Les relations entre le préfet du littoral et le maire de Cotonou ne sont pas très cordiales. Le préfet Modeste Toboula illustre cette rivalité.
Les dernières nominations à la mairie de Cotonou ont fait couler beaucoup d’encre et de salive. Selon des informations concordantes, le préfet aurait demandé au maire de faire sursoir aux cérémonies de passation de service avant de se dédire. Pour certains, le préfet ne doit pas s’immiscer dans la gestion de la mairie. Il doit attendre que l’acte soit posé avant de statuer comme le prescrivent les textes. Dans cette optique, la loi 97-029 du 15 janvier 1999 à travers l’article 141 confère au préfet la fonction de tutelle administrative de la commune. L’article 142 dispose alors ce qui suit : « le pouvoir de tutelle sur la commune comporte des fonctions primo, d’assistance et de conseil à la commune, de soutien des actions de la commune et d’harmonisation de ses actions avec celles de l’Etat et secundo de contrôle de la légalité des actes pris par le conseil communal et le maire ainsi que le budget de la commune. » L’article suivant stipule que « le contrôle de tutelle s’exerce par voie primo, d’approbation ; secundo d’annulation et tertio de substitution ». Enfin, l’article 144 renseigne sur les dix cas dans lesquels les actes des autorités communales sont soumis à l’approbation. Au nombre de ces actes figurent au point 3 « les décisions individuelles relatives à la nomination, à l’avancement de grade, aux sanctions soumises à l’avis du conseil de discipline et au licenciement d’agents de la commune ».

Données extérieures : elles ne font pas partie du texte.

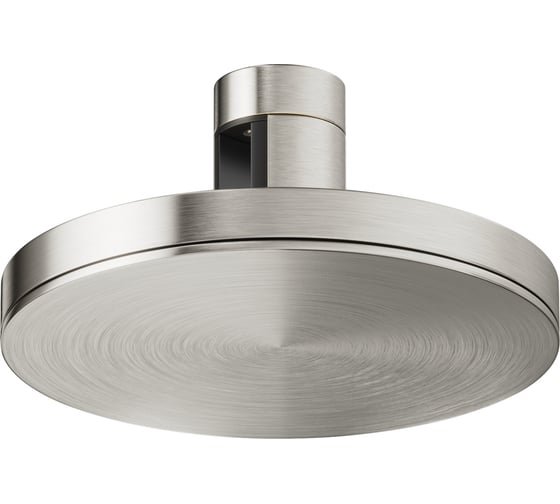 Трековый светильник Maytoni TR152-1-7W4K-PT 1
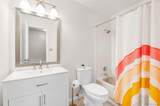 865 Grey Eagle Circle - Photo 32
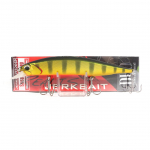 Duo Realis Jerkbait 120SP pakabinamas masalas ASA3146 (7272)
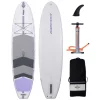 NAISH Alana iSup Fusion 10'6" X 32 2025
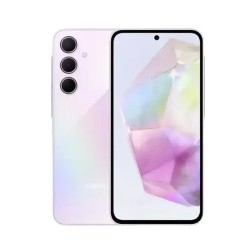 Samsung Galaxy A35 5G Phone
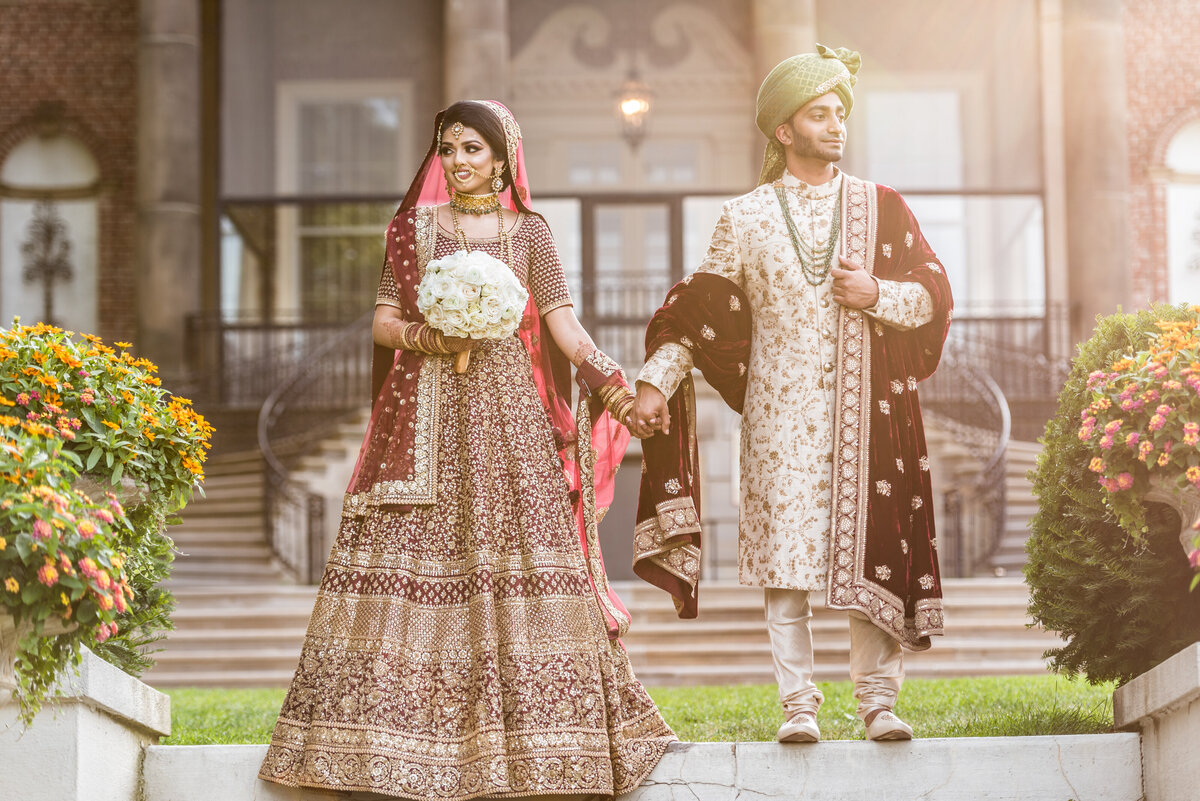 maha_studios_wedding_photography_chicago_new_york_california_sophisticated_and_vibrant_photography_honoring_modern_south_asian_and_multicultural_weddings21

Au sujet de la légalité ou non de la suspension
Le décret 2002-376 du 22 août 2002 portant organisation et fonctionnement de l’administration départementale dispose en son article 37 que « l’approbation intervient dans un délai de quinze jours pour les actes (concernant entre autres) de « nomination, d’avancement de grade, de sanction et de licenciement d’agent de la commune ». En tenant compte rigoureusement des concepts « approbation » ou « annulation », il ressort que dans son rôle de tutelle, le préfet n’a pas l’attribution de suspendre. Car, la suspension interfère dans l’action. Or, l’approbation ou l’annulation sont postérieures aux actes de principe du chef de l’exécutif de la commune. Par ailleurs, la Loi 98-005 du 15 janvier 1999 portant organisation des communes à statut particulier a conféré des prérogatives et compétences plus étendues aux communes à statut particulier comparativement aux communes ordinaires. A ce titre, les communes à statut particulier disposent de cabinet du maire et des services organisés en directions. Certaines comme Cotonou se sont dotées, en matière sécuritaire, de police municipale. L’organigramme type des communes autorise le maire à constituer son cabinet tel qu’il l’entend.